The gallery was originally built in 1885 to house art collections from the City of London Corporation but the collections were destroyed during World War II.
The present collection consists of about 4,000 works, of which around 250 are on display at any one time. Many of the paintings are of London themes. There is also a significant collection of Victorian era art, including Pre-Raphaelites, which features paintings by artists such as John Everett Millais and Edwin Landseer, and a view of Salisbury Cathedral by John Constable. The centrepiece of the largest gallery is John Singleton Copley's huge painting The Defeat of the Floating Batteries at Gibraltar.
The Guildhall complex was built on the site of London's Roman amphitheatre, and some of the remains of this are displayed in situ in a room in the basement of the art gallery.
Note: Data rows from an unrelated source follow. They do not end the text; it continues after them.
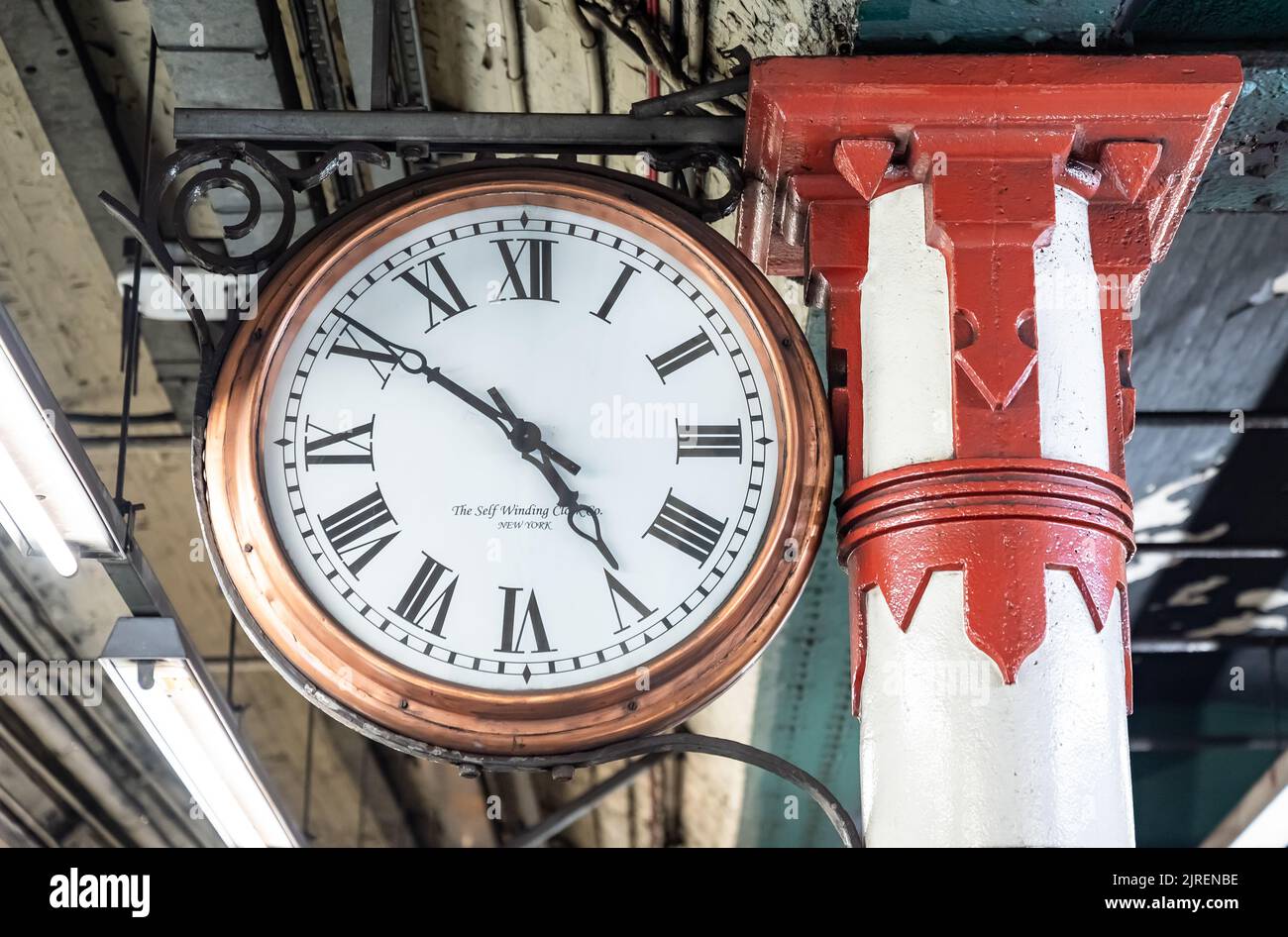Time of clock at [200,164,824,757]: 4:50
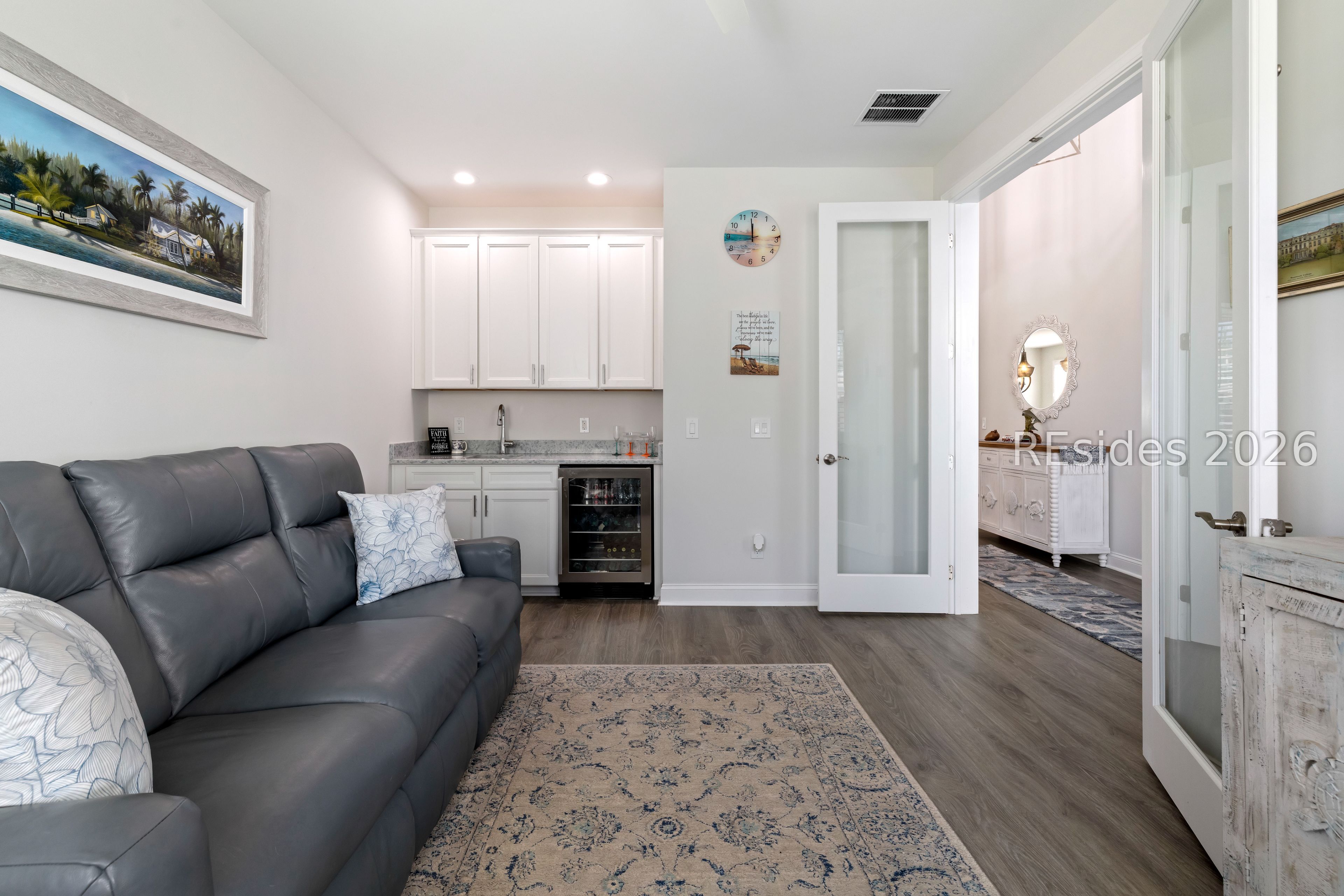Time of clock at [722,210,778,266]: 11:58
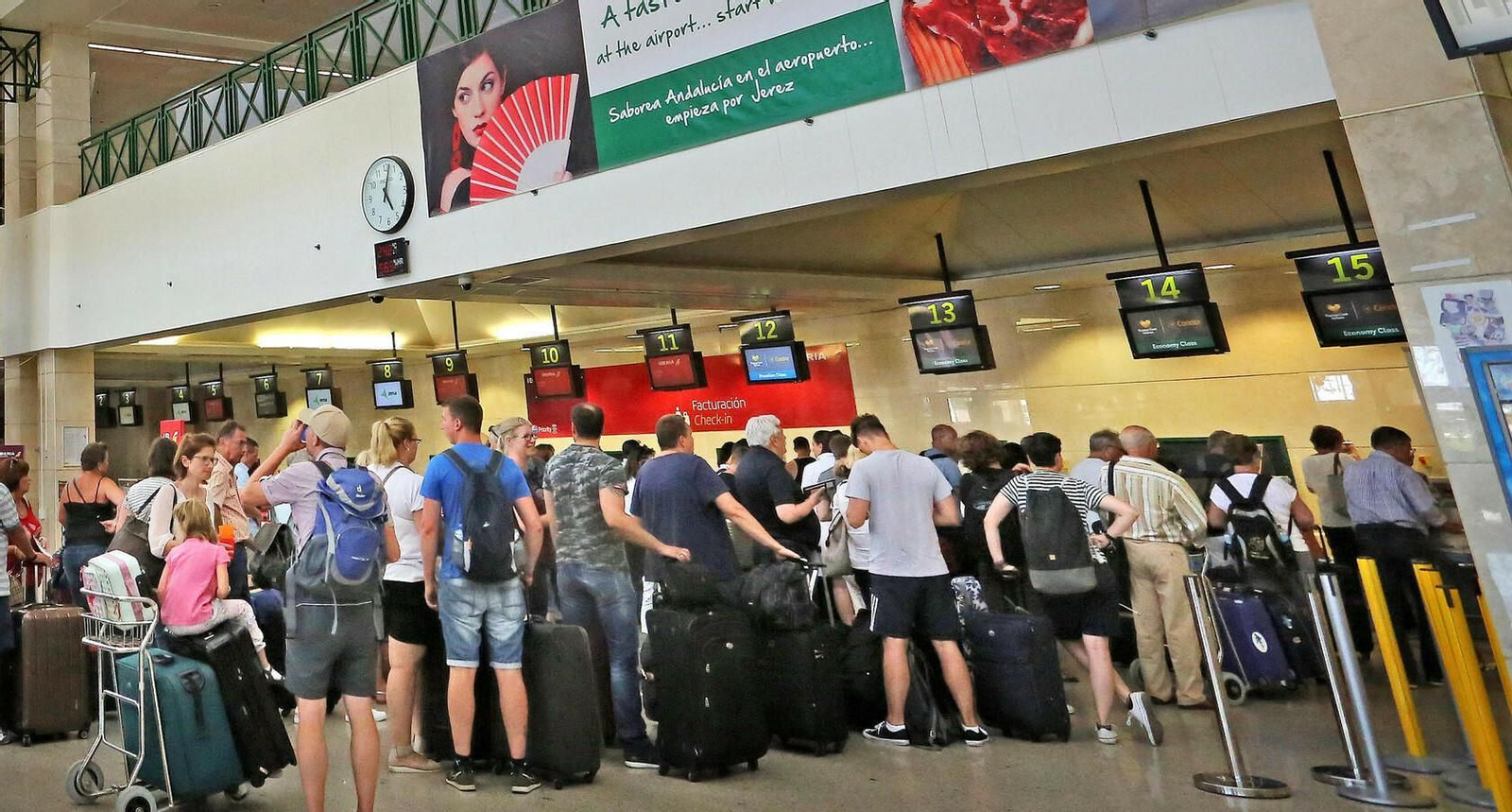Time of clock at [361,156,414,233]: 5:02
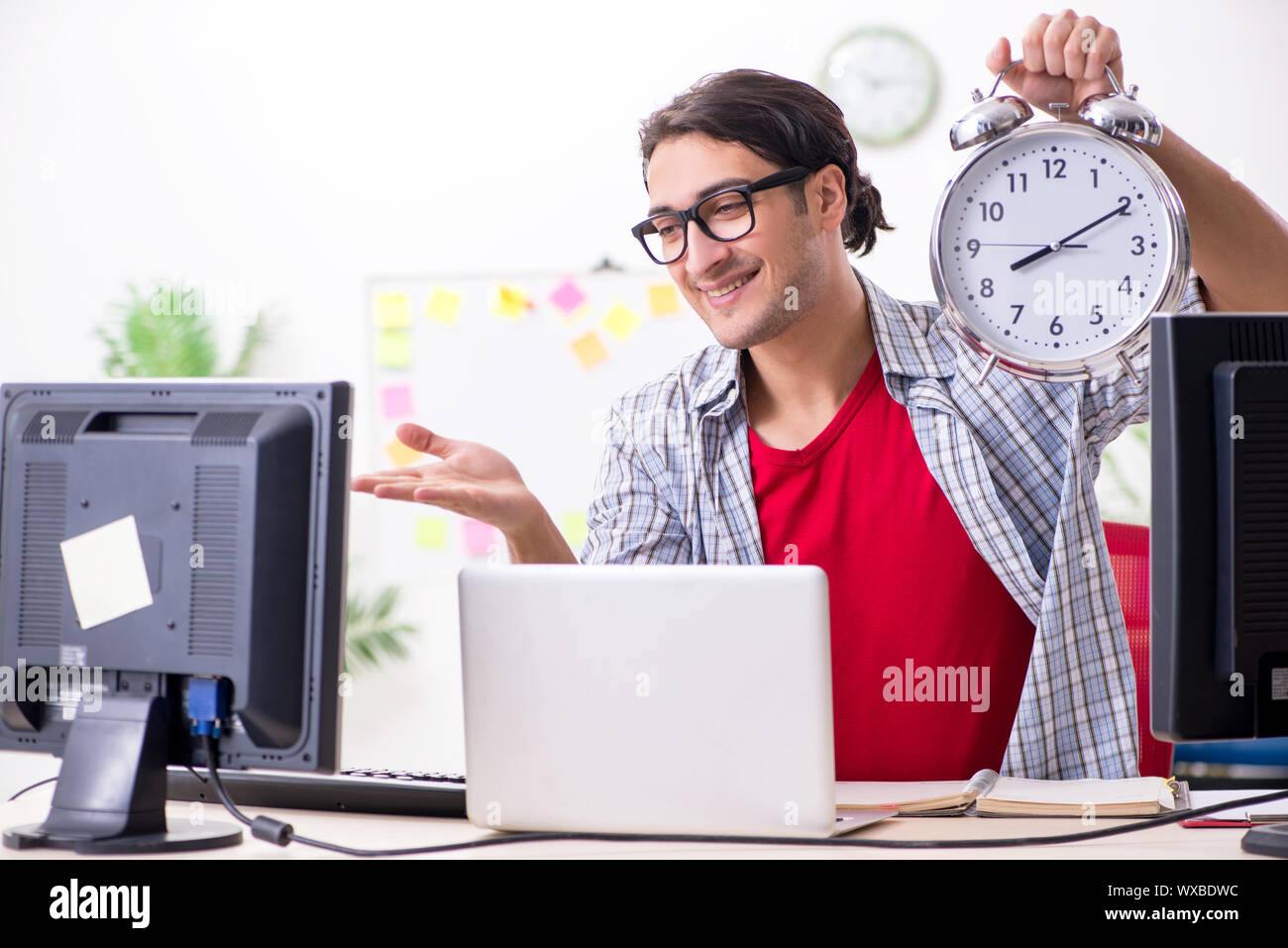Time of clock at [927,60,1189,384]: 8:10
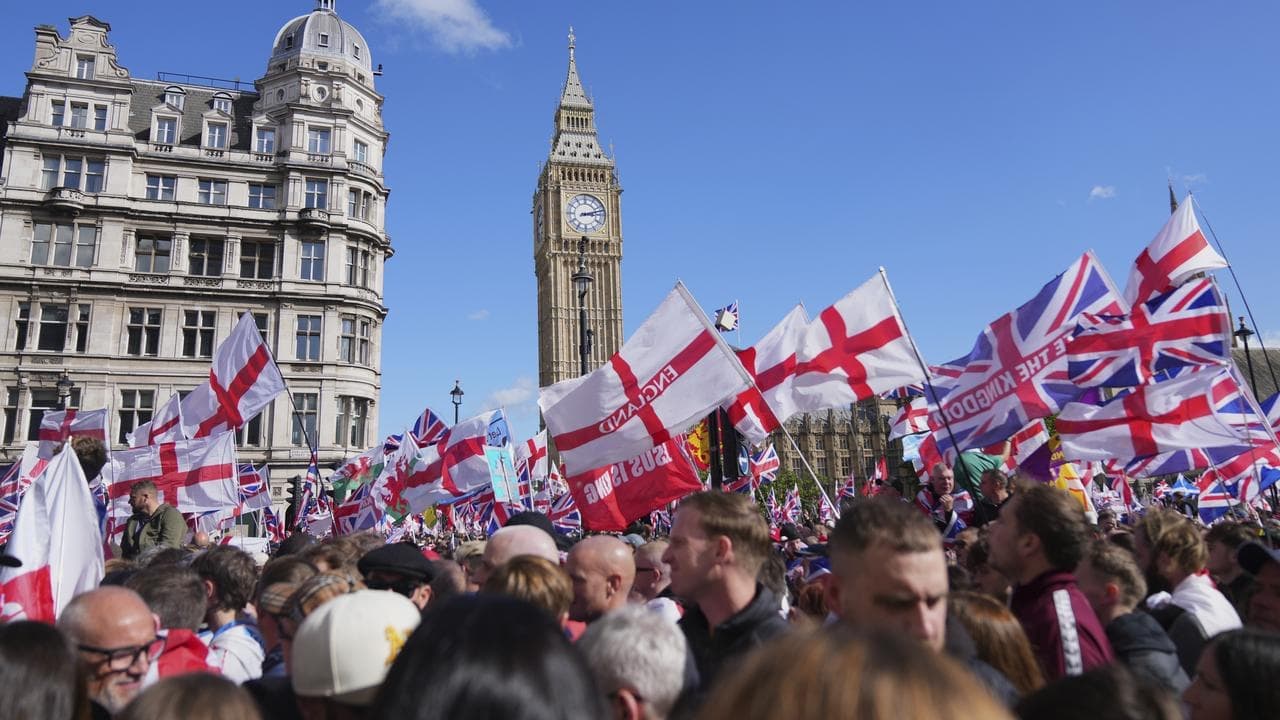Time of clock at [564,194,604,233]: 3:12
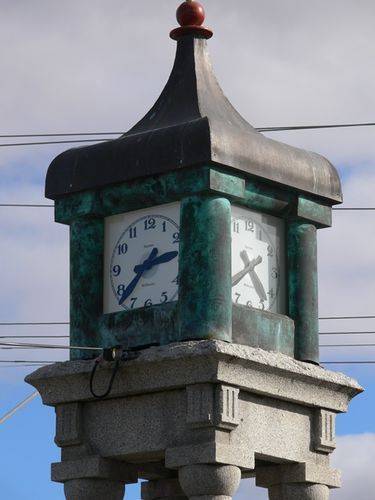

Discovered in 1998, the site is now a protected monument. It is under the Guildhall Art Gallery. London's first Roman amphitheatre was built in AD70 from wood but was renovated in the early 2nd century with tiled entrances and ragstone walls. The amphitheatre was used for various public events such as gladiator games, entertaining soldiers and the public with animal fighting and public execution of criminals, as well as religious activities. When the ancient Romans left in the 4th century the amphitheatre lay derelict for hundreds of years. In the 11th century the area was reoccupied and by the 12th century the first Guildhall was built next to it.